* **Task set**
**a.** List every place name that appears in the soda memories text.
**b.** Update the records from the first line through the line that contains "911, 392, 952)", changing "1000x" to "1,000x". Return only those lines.

* **Quoted passage**
** begin **

I love the Diet Dr. Pepper ads. "Tastes more like regular Dr. Pepper."

Than what? A fistful of dirt? Perhaps.

The newest rage, started by Dr. Pepper is the "10" movement. As I write this, I'm finishing off an RC Cola 10.

The last time I had an RC was probably as a teenager. I say that because as I drink it, memories flood my mind.

I can vividly remember sitting at the breakfast table of Nana and Daddad's home in Leisure World in Mesa Arizona, looking out the window at the Superstition Mountains in the distance.

It amazes me that I can smell something, or taste something, and so clearly remember something from more than thirty years ago. Then I have a hard time remembering where I set my keys ten minutes before.

There are so many wonderful memories from back then. Listening to Nana tell such incredible stories from their travels...sleeping in the second bedroom on the rollaway beds, reading the Snoopy books. I still remember the ones where Snoopy was imitating Lucy by rolling his ears into the shape of her hair, and mimicking her angry movements.

I remember the beautiful sound the little clock in the front hallway made when it chimed on the quarter hours, and the song it played every hour. I remember the pocket door on the hall bath. I had never seen one before that, and thought it was about the coolest thing ever.

I remember walking to the community center, and putting twenty-five cents in the gumball machine to get Kix cereal out to feed the Koi.

** end **

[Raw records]
** begin **

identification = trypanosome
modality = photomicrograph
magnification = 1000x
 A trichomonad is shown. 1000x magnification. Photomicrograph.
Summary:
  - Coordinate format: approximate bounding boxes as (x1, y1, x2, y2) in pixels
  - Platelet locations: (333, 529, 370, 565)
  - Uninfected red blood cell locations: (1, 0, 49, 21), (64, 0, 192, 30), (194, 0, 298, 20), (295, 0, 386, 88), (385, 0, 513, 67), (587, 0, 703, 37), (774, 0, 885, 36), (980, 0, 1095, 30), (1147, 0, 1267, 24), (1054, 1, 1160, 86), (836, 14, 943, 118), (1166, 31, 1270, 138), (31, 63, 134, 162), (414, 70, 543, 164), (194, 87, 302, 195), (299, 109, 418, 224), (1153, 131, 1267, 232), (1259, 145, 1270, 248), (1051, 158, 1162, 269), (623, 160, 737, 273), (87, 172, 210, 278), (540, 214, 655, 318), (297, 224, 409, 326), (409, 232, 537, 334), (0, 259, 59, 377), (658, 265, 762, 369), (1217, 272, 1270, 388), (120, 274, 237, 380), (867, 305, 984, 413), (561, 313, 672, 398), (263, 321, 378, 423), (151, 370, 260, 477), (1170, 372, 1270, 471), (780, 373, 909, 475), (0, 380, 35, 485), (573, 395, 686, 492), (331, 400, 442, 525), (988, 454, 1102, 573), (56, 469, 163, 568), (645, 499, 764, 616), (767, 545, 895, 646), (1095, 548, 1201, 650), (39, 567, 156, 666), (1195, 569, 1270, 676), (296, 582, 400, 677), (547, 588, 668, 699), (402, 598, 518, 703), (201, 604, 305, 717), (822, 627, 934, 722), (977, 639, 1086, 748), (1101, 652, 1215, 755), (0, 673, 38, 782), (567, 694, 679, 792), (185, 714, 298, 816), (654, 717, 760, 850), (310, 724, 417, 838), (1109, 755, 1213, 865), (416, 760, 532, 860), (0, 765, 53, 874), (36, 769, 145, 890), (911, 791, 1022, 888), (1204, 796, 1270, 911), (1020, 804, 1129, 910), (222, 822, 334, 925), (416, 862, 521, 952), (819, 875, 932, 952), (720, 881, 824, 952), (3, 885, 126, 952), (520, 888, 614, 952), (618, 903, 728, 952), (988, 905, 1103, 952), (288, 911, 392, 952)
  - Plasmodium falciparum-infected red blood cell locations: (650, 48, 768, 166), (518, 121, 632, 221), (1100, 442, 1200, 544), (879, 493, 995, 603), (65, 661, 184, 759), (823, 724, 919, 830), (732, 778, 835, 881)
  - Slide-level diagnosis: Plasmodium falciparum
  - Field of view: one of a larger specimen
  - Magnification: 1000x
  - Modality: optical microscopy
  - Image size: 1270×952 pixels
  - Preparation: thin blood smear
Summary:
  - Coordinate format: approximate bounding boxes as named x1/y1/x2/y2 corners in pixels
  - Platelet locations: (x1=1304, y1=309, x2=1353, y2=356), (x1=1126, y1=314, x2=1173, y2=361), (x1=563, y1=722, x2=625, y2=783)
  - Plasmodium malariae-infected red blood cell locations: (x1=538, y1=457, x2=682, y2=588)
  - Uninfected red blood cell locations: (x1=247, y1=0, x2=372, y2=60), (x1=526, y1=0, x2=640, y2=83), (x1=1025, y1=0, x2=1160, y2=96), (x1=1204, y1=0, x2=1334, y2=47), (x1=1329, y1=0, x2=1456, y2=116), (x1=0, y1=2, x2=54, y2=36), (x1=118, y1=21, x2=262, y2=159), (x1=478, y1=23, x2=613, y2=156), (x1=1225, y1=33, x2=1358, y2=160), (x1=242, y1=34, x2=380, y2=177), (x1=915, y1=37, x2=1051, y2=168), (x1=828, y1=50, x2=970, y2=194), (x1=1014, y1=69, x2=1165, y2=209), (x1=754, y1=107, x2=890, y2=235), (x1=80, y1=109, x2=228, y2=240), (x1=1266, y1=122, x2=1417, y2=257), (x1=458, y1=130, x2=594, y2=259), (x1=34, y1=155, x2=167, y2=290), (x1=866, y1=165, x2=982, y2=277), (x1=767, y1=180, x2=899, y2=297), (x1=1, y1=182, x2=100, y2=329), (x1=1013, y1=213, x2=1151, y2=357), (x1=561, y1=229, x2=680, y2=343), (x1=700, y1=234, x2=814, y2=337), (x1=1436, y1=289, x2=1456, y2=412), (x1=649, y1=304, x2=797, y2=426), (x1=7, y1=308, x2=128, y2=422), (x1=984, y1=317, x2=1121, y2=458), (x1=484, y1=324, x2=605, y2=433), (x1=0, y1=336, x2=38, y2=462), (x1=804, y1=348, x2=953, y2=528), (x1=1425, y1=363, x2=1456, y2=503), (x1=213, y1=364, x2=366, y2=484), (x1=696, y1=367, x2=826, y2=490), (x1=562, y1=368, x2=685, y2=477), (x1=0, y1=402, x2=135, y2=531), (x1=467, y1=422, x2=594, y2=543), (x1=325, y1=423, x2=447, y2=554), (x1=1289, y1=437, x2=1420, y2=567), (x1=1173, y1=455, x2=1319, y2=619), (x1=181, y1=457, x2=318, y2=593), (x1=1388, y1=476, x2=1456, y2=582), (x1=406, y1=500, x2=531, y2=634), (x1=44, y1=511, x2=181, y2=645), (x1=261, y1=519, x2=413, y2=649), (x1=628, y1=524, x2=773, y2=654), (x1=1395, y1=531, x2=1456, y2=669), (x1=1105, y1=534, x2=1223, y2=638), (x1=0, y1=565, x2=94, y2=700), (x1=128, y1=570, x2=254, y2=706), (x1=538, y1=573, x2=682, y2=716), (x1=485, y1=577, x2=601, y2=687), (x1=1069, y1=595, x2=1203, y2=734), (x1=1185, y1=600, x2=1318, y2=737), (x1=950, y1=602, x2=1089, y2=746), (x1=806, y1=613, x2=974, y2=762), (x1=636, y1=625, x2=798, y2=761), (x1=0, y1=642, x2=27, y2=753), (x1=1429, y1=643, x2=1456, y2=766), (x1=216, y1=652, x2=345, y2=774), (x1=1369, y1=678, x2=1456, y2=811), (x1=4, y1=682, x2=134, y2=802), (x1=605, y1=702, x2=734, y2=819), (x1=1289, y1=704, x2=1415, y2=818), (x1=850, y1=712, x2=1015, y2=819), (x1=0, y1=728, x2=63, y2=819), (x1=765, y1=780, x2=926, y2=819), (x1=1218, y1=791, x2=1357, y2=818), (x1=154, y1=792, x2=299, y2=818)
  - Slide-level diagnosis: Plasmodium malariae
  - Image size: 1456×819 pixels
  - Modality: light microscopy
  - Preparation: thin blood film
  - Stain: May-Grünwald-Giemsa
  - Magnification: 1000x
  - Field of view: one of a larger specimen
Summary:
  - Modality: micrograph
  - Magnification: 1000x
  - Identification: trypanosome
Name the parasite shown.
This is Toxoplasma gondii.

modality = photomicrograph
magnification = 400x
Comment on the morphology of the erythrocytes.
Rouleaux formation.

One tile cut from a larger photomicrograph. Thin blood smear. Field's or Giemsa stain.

** end **

* **Task responses**
**a.**
Leisure World
Mesa
Arizona
Superstition Mountains

**b.**
identification = trypanosome
modality = photomicrograph
magnification = 1,000x
 A trichomonad is shown. 1,000x magnification. Photomicrograph.
Summary:
  - Coordinate format: approximate bounding boxes as (x1, y1, x2, y2) in pixels
  - Platelet locations: (333, 529, 370, 565)
  - Uninfected red blood cell locations: (1, 0, 49, 21), (64, 0, 192, 30), (194, 0, 298, 20), (295, 0, 386, 88), (385, 0, 513, 67), (587, 0, 703, 37), (774, 0, 885, 36), (980, 0, 1095, 30), (1147, 0, 1267, 24), (1054, 1, 1160, 86), (836, 14, 943, 118), (1166, 31, 1270, 138), (31, 63, 134, 162), (414, 70, 543, 164), (194, 87, 302, 195), (299, 109, 418, 224), (1153, 131, 1267, 232), (1259, 145, 1270, 248), (1051, 158, 1162, 269), (623, 160, 737, 273), (87, 172, 210, 278), (540, 214, 655, 318), (297, 224, 409, 326), (409, 232, 537, 334), (0, 259, 59, 377), (658, 265, 762, 369), (1217, 272, 1270, 388), (120, 274, 237, 380), (867, 305, 984, 413), (561, 313, 672, 398), (263, 321, 378, 423), (151, 370, 260, 477), (1170, 372, 1270, 471), (780, 373, 909, 475), (0, 380, 35, 485), (573, 395, 686, 492), (331, 400, 442, 525), (988, 454, 1102, 573), (56, 469, 163, 568), (645, 499, 764, 616), (767, 545, 895, 646), (1095, 548, 1201, 650), (39, 567, 156, 666), (1195, 569, 1270, 676), (296, 582, 400, 677), (547, 588, 668, 699), (402, 598, 518, 703), (201, 604, 305, 717), (822, 627, 934, 722), (977, 639, 1086, 748), (1101, 652, 1215, 755), (0, 673, 38, 782), (567, 694, 679, 792), (185, 714, 298, 816), (654, 717, 760, 850), (310, 724, 417, 838), (1109, 755, 1213, 865), (416, 760, 532, 860), (0, 765, 53, 874), (36, 769, 145, 890), (911, 791, 1022, 888), (1204, 796, 1270, 911), (1020, 804, 1129, 910), (222, 822, 334, 925), (416, 862, 521, 952), (819, 875, 932, 952), (720, 881, 824, 952), (3, 885, 126, 952), (520, 888, 614, 952), (618, 903, 728, 952), (988, 905, 1103, 952), (288, 911, 392, 952)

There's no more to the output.